Norwex unveils first-ever rebrand as eco pioneer evolves from cleaning cloths to premium personal care

The Norwegian, family-owned brand has revealed its first full rebrand in more than 30 years, working with London consultancy The Workroom to breathe new life into its Nordic heritage and purpose-led foundations.

Norwex is a direct-selling company best known for its chemical-free cleaning cloths, but it had ambitions to expand beyond home care into personal care and skincare, all while sharpening its sustainability credentials. So, naturally, the family-owned business underwent its first full rebrand in its 30-year history, led by London-based consultancy The Workroom, to prepare for this significant shift in direction.

Founded on the success of its pioneering Envirocloth, Norwex built a global following by promising effective cleaning with nothing more than cloth and water. At the time, eliminating chemicals and paper waste from everyday cleaning was genuinely radical. Three decades on, however, the market has caught up. As the brand’s product range grew to more than 300 SKUs across home, family and personal care, its visual identity and messaging began to fragment.

What started as a packaging refresh quickly became something much bigger. The Workroom was brought in to help Norwex clarify its positioning, strengthen trust across its consultant network and evolve the brand without losing the values that made it successful in the first place.

Norwex’s products are sold primarily through a vast network of independent consultants, many of them full-time mothers working from home across North America and Canada. Empowering this community was central to the brief, and so Workroom needed to deliver an identity that felt premium and contemporary, but still warm and human.
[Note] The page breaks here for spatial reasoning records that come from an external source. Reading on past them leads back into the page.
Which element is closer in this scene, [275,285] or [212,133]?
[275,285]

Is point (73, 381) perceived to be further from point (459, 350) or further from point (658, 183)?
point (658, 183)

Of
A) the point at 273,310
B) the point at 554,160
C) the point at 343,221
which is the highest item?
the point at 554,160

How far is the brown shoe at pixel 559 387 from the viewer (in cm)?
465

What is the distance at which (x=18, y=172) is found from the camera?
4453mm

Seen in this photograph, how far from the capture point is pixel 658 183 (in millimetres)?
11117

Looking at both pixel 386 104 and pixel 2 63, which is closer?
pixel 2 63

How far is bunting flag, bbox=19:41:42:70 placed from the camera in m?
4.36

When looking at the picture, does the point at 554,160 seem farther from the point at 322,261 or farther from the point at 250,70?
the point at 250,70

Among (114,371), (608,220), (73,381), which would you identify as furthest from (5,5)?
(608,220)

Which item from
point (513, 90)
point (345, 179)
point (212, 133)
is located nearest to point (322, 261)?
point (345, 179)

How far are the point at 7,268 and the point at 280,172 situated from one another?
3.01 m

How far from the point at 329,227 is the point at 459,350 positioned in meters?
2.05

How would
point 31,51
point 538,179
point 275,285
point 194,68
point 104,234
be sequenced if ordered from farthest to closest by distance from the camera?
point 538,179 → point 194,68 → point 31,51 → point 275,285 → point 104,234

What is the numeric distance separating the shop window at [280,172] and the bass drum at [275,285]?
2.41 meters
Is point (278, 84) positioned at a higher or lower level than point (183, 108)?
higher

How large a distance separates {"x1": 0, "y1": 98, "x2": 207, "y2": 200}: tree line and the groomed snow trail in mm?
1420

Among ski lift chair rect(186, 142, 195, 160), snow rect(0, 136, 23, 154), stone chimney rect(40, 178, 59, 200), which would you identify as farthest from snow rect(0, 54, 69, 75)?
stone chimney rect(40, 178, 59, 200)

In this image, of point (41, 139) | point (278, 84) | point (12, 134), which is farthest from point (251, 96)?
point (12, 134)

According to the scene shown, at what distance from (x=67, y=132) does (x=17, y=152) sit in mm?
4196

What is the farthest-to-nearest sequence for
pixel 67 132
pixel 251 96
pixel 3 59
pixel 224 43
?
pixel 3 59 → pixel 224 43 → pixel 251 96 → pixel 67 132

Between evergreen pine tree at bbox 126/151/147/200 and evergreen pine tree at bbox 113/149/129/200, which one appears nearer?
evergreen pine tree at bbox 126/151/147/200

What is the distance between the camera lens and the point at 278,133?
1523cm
Brigid McMullen, founder of The Workroom, explains: “Norwex already had a rock-solid belief system. Our job was to help express it more concisely, distinctively and memorably – not only in words, but in how it would be experienced and felt across every product and platform.”

To achieve that clarity, the consultancy led an extensive, inclusive process of workshops, focus groups, and consumer research. The conclusion was that Norwex did not need to reinvent its mission; it needed to articulate it better. The brand had always seen itself more as a campaigning movement than a business selling a product, since everything it does is about sharing healthier ways of living.

This thinking led to a strategic shift in language and tone. Norwex’s former mission statement, which focused on “radically reducing chemicals”, was powerful but polarising. The updated mission reframes that ambition more openly as “sharing a cleaner, safer way of living by reducing harmful chemicals in everyday lives.” From this came a new strapline, “Live cleaner, safer, better”, designed to stretch the brand beyond cleaning and into broader lifestyle and personal care categories.

Norwex CEO Beate Hjeltnes sees the change as much more than a cosmetic update. “The rebrand signals to our consultants, consumers and team that we are making a fundamental change in how we elevate and grow our business,” she says.

A major part of that elevation involved reconnecting the brand with its Norwegian roots – and no, we don’t mean clichéd minimalism. The Workroom explored what Nordic design really means in practice and, in response, created an identity grounded in balance, functionality and restraint. The team describes it as ‘the art of just enough’, characterised by muted, nature-derived colours and a warm, modern typeface.

The new logo takes inspiration from the organic curves of a leaf, with the wordmark subtly referencing nature, growth and renewal. An intentionally ambiguous icon – variously read as a leaf, a bird or a doorway – is the foundation of a flexible illustration and icon system inspired by Nordic flora and fauna.

This visual language allowed Norwex to radically simplify its brand architecture. What had previously been a complex, overlapping portfolio is now organised into three clear pillars: Home Care, Family Care and Personal Care. The structure makes it easier for consultants to navigate and explain the range, while supporting future category expansion.

Defining “premium” was another key challenge. Research revealed it was less about luxury and more about consistency, care and longevity, with that thinking informing everything from packaging materials to tone of voice. As Brigid notes, “The slogan enables you to stretch the brand beyond just cleaning… right across those very different categories from family through to personal care.”

Sometimes with identity projects, you have to wait a while to see the ROI, but here the results were fast and tangible. Within six months, Norwex launched its transformed identity alongside its first-ever skincare range, a move that would have been unthinkable at such speed just a few years earlier.

Engagement followed, and social media impressions rose by more than 50%, comments increased by 29%, and average time spent on the website jumped from 25 seconds to nearly 4 minutes. Internally, consultants reported renewed pride and confidence in how they present the brand.

For a company that bans more than 2,500 substances from its products and operates in a direct-selling sector forecast to grow by around 6% annually, the rebrand demonstrates how heritage businesses can evolve without losing credibility. The new identity successfully connects product, place and people, proving that sustainability, premium design and commercial momentum do not have to be at odds.

As the brand’s new mantra puts it, this is about more than what you buy. It is about how you live.